- **Source text**:
- - - -

It maps the path and id based CS3 references to an appropriate storage system specific reference, e.g.:

  • eos file ids
  • posix inodes or paths
  • deconstructed filesystem nodes

Proposed Change iOS clients can only queue single requests to be executed in the background. The queue an upload and need to be able to identify the uploaded file after it has been uploaded to the server. The disconnected nature of the connection might cause workflows or manual user interaction with the file on the server to move the file to a different place or changing the content while the device is offline. However, on the device users might have marked the file as favorite or added it to other iOS specific collections. To be able to reliably identify the file the client can generate a uuid and attach it to the file metadata during the upload. While it is not necessary to look up files by this uuid having a second file id that serves exactly the same purpose as the file id is redundant.

Another aspect for the file id / uuid is that it must be a logical identifier that can be set, at least by internal systems. Without a writeable fileid we cannot restore backups or migrate storage spaces from one storage provider to another storage provider.

- - - -

- **Provided material**:
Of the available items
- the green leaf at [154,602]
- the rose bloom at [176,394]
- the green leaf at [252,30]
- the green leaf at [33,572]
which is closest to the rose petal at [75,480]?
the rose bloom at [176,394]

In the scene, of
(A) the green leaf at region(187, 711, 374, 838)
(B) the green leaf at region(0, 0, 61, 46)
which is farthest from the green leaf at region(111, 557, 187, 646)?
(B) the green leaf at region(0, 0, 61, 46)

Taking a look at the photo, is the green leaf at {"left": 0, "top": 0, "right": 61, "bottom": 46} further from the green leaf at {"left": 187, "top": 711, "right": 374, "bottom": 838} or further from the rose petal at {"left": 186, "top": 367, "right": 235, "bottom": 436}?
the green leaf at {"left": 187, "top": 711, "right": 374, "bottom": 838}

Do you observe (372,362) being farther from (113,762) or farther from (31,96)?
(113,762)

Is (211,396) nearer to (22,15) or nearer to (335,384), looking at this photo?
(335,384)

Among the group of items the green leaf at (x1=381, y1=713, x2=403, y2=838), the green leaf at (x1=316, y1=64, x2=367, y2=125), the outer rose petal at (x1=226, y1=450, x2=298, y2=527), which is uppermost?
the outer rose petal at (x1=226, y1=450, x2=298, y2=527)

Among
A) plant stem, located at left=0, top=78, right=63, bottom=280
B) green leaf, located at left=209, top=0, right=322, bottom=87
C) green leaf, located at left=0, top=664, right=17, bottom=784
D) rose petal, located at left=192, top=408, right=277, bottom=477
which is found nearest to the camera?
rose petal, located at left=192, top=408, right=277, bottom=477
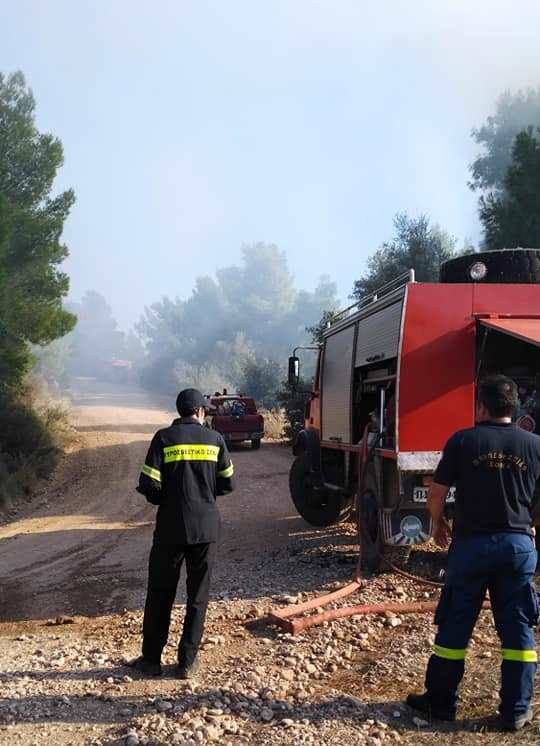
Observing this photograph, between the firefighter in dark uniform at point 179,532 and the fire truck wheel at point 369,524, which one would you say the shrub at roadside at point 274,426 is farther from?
the firefighter in dark uniform at point 179,532

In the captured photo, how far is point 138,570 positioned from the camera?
315 inches

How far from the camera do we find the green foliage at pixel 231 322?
6675 centimetres

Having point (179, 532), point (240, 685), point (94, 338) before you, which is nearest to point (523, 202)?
point (179, 532)

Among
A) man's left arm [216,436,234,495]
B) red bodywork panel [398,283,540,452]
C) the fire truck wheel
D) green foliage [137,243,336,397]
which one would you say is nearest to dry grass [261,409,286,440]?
the fire truck wheel

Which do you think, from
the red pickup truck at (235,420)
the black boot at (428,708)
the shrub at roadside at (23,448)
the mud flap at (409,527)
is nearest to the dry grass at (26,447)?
the shrub at roadside at (23,448)

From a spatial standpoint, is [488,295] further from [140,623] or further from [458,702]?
[140,623]

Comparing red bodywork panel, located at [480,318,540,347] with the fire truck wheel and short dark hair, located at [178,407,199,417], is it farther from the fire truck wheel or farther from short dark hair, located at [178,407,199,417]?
short dark hair, located at [178,407,199,417]

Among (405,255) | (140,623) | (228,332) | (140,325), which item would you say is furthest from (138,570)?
(140,325)

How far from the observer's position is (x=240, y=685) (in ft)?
13.5

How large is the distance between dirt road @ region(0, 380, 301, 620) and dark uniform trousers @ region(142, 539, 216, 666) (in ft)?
6.52

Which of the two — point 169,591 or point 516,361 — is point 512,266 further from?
point 169,591

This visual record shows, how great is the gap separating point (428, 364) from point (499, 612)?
2.95 m

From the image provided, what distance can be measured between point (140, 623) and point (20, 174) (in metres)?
15.7

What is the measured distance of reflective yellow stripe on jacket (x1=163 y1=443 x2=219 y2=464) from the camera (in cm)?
452
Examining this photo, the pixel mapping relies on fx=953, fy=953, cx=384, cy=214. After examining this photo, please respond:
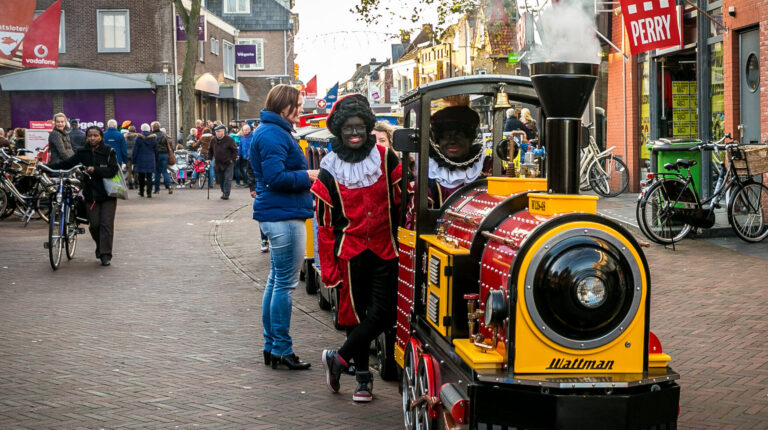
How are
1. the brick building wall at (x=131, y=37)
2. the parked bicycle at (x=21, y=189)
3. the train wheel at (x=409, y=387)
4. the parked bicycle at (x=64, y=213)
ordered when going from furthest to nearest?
the brick building wall at (x=131, y=37) < the parked bicycle at (x=21, y=189) < the parked bicycle at (x=64, y=213) < the train wheel at (x=409, y=387)

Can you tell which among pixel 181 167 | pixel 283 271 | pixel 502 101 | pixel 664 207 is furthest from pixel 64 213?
pixel 181 167

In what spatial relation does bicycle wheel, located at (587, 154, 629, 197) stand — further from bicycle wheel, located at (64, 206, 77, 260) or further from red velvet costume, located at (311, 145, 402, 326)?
red velvet costume, located at (311, 145, 402, 326)

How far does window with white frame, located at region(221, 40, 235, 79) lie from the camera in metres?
52.7

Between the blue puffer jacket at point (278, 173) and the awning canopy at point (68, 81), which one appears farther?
the awning canopy at point (68, 81)

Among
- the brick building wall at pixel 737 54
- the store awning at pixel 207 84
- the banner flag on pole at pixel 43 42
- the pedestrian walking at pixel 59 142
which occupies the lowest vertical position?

- - - -

- **Problem set**:
A - In the passage on storage file ids, what does it say cannot be done without a writeable file id?
B - Write the next few sentences of the passage on storage file ids, continuing after its final sentence.

- **The answers**:
A - Without a writeable file id, backups cannot be restored and storage spaces cannot be migrated from one storage provider to another.

B -
Technically, this means that every storage driver needs to have a map of a uuid to in internal resource identifier. This internal resource identifier can be

  • an eos fileid, because eos can look up files by id
  • an inode if the filesystem and the storage driver support looking up by inode
  • a path if the storage driver has no way of looking up files by id.
    • In this case other mechanisms like inotify, kernel audit or a fuse overlay might be used to keep the paths up to date.
    • to prevent excessive writes when deep folders are renamed a reverse map might be used: it will map the uuid to <parentuuid>:<childname>, allowing to trade writes for reads

Storage Providers

Technical concepts

Storage Systems

A storage provider manages multiple storage spaces by accessing a storage system with a storage driver.

Storage Space Registries

A storage spaces registry manages the namespace for a user

Storage Spaces

A storage space is a logical concept: It is a tree of resourcesresources with a single owner (user or group), a quota and permissions, identified by a storage space id.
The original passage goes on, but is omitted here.